For the proportion of academic time spent on research, the opposite was true. Academics at teaching-focused universities in the £40-119m turnover group spent the smallest proportion of their time (7.9%) on research. This means that universities that come out best in the calculation of the SSR have academics spending a low proportion of their time directly on teaching. On the other hand, universities that do worst in the SSR calculation tend to have academics spending a large proportion of their time directly on teaching.

The paper warns that universities with low SSRs and academic staff with a low proportion of direct teaching activity need to make a greater investment in their teaching staffs to ensure that their SSR genuinely reflects the level of access to teachers. From the perspective of academic staff, the great increase in student numbers and the use of larger teaching groups has been a considerable source of occupational stress in higher education.

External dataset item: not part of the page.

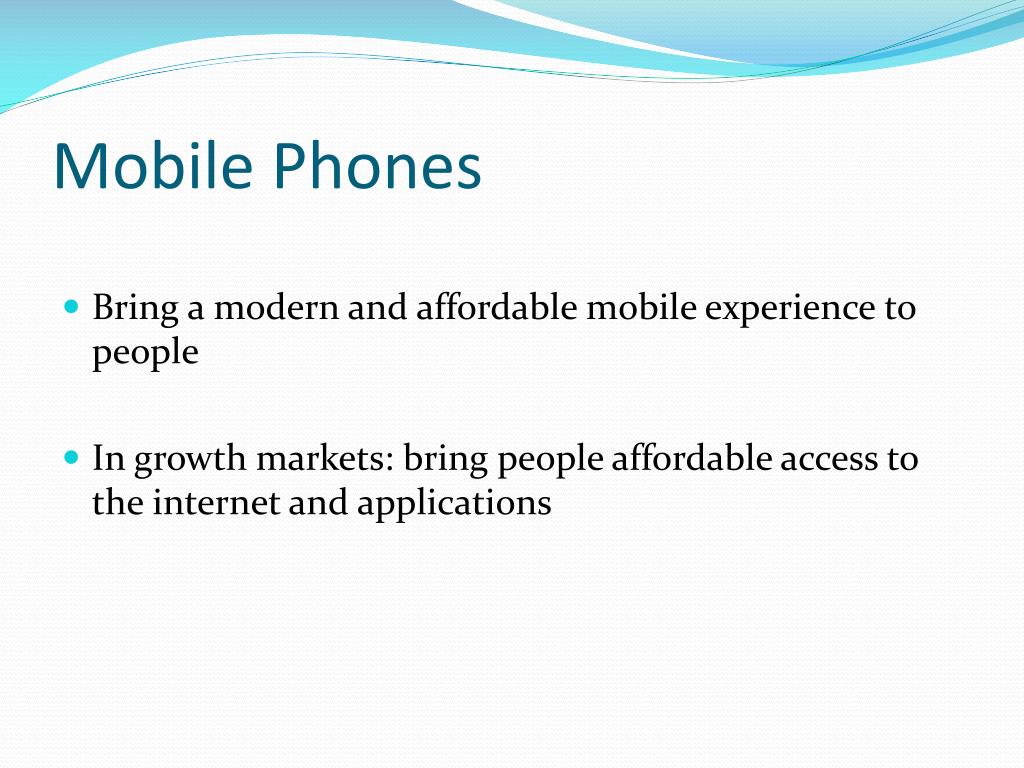 Mobile Phones

- Bring a modern and affordable mobile experience to people

- In growth markets: bring people affordable access to the internet and applications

UCU general secretary, Sally Hunt, said: 'Student:staff ratios are used in league tables and other publications as an influential measure of how much access students think they will have to academic staff. SSRs potentially affect the decisions of thousands of students choosing courses costing up to £9,000 a year, as well as influencing the decisions of governments and accrediting bodies. Reduced SSRs have been used by universities as evidence of recent investment in the student experience. SSRs as they are currently calculated should come with a health warning.

'A low student:staff ratio gives the impression of high teacher availability at institutions where many academics may in fact be unavailable because of their extensive commitment to research activities. We strongly support the research role of UK academics, but we need a far more accurate way to measure teaching time in our universities. We must ensure staff are getting the support they need to cope with the recent increase in student numbers, as well as cuts to university funding.'

The paper - An analysis of student:staff ratios, the academics' use of time, and potential links with student satisfaction - considers a wealth of evidence relating to SSRs, measures how academics actually spend their time and asks if there is a correlation between the amount of teaching time and student satisfaction.